Karel Daniel Hernández BosquesFoto © Capture d'écran vidéo X / @Fueradelacaja__

Karel Daniel Hernández Bosques, membre du collectif jeunesse 'Fuera de la Caja Cuba', a publié une vidéo sur les réseaux sociaux pour dénoncer que la Sécurité de l'État a convoqué sa mère dans le but de menacer le groupe d'emprisonnement s'il continue à produire du contenu critique du régime.

"Aujourd'hui, ils ont convoqué ma mère pour lui faire savoir que si nous continuons à faire des vidéos, nous allons aller en prison. Et, apparemment, il est illégal ici de ne pas être communiste. Mais ne vous inquiétez pas, nous continuerons à faire des vidéos," a déclaré Karel Daniel dans la vidéo."

Selon son récit, Yusleidy Bosques a été convoquée ce samedi à l'Unité de la PNR du Cerro, à La Havane. Le collectif a publié la convocation officielle comme preuve, dans laquelle il est indiqué que Yusleidy a été convoquée "dans le but d'être interviewée".

"Je suis heureux de savoir que les Cubains sont de plus en plus unis. Même ceux qui étaient à vélo, ont formé une sorte de caravane. Ensemble, nous sommes de plus en plus nombreux," a déclaré le jeune homme en faisant référence au soutien d'un groupe de personnes qui les a accompagnés à l'"entrevue".

La citation à la mère de Karel Daniel est le dernier épisode d'une campagne de répression systématique contre le collectif qui s'étend depuis février 2026.

'Fuera de la Caja Cuba' a été fondé au début de janvier de cette année à Cerro, La Havane, par quatre jeunes d'environ vingt ans qui utilisent l'art, le théâtre et les réseaux sociaux pour défier l'endoctrinement d'État, s'identifiant avec des casquettes rouges portant le slogan "Make Cuba Great Again".

Les représailles ont progressivement augmenté. En février, des agents ont visité les domiciles de membres du collectif et se sont présentés devant la grand-mère de l'un d'eux en se faisant passer pour des amis.

Le 10 mars, deux agents du ministère de l'Intérieur (MININT) ont intercepté le père de la membre Amanda Beatriz Andrés Navarro sur son lieu de travail pour le menacer en lui disant que les jeunes iraient en prison.

Le 18 mars, la Sécurité de l'État a de nouveau intimidé des membres de la famille du collectif en visitant le domicile de la mère de Karel Daniel et celui du père d'une autre membre.

En mars, ETECSA a désactivé les téléphones de tous les membres en représailles pour leur soutien public à l'influenceuse Anna Bensi.
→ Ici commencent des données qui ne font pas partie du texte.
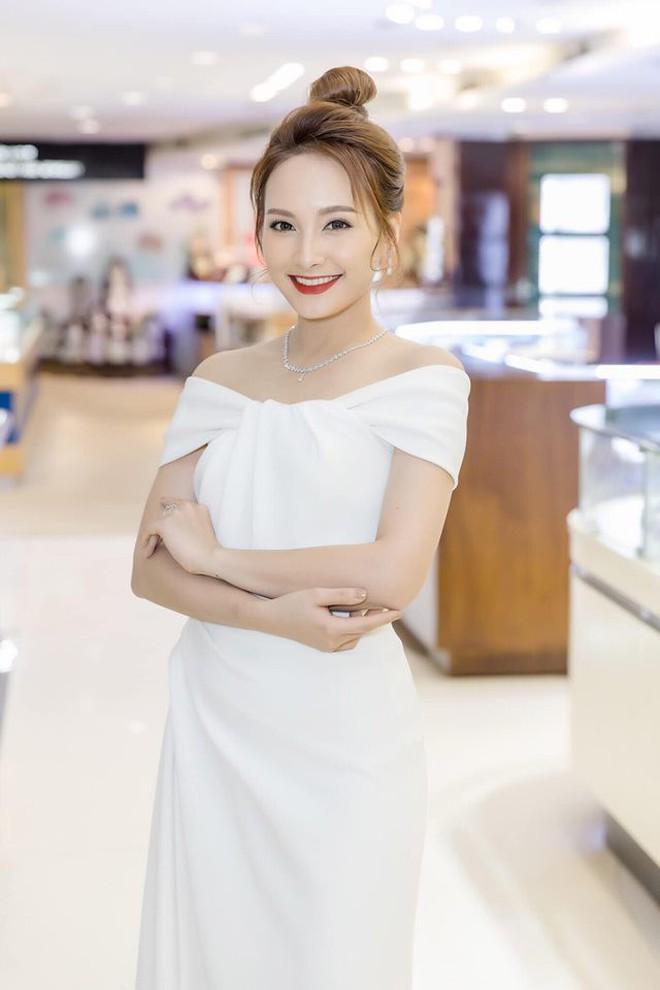 So kè style 3 nàng ngọc nữ 1990 của điện ảnh Việt: Người chăm diện đồ trễ nải, người thích diện đồ xì-tin hack tuổi - Ảnh 13.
En avril, ses comptes WhatsApp ont été piratés simultanément dans ce que le collectif a décrit comme une offensive coordonnée contre sa présence digitale.

La répression contre 'Fuera de la Caja Cuba' s'inscrit dans un schéma plus large de harcèlement à l'encontre des activistes et des créateurs de contenu critiques.

Le collectif El4tico, avec lequel il partage une affinité, a subi l'arrestation de ses membres Ernesto Ricardo Medina et Kamil Zayas Pérez le 6 février à Holguín.

Après 72 jours en prison sans date de procès, Medina a refusé d’enregistrer la vidéo de repentir exigée par la Sécurité de l'État, et Zayas Pérez a envoyé une lettre depuis sa cellule affirmant que "nous emportent au cachot pour avoir dit la vérité".

Pour sa part, Anna Bensi et sa mère sont placées en détention domiciliaire depuis le 25 mars, accusées de peines allant de deux à cinq ans. Amnesty International a documenté ces cas en avril 2026 et a exigé des autorités cubaines qu'elles mettent fin à la répression.

Karel Daniel a conclu son message par un avertissement direct au régime : "Nous, Cubains, en avons assez que vous utilisiez les mères pour faire peur aux enfants. Nous, Cubains, en avons assez de vous. Allez-vous-en. Nous voulons vivre en paix. Patrie et Vie".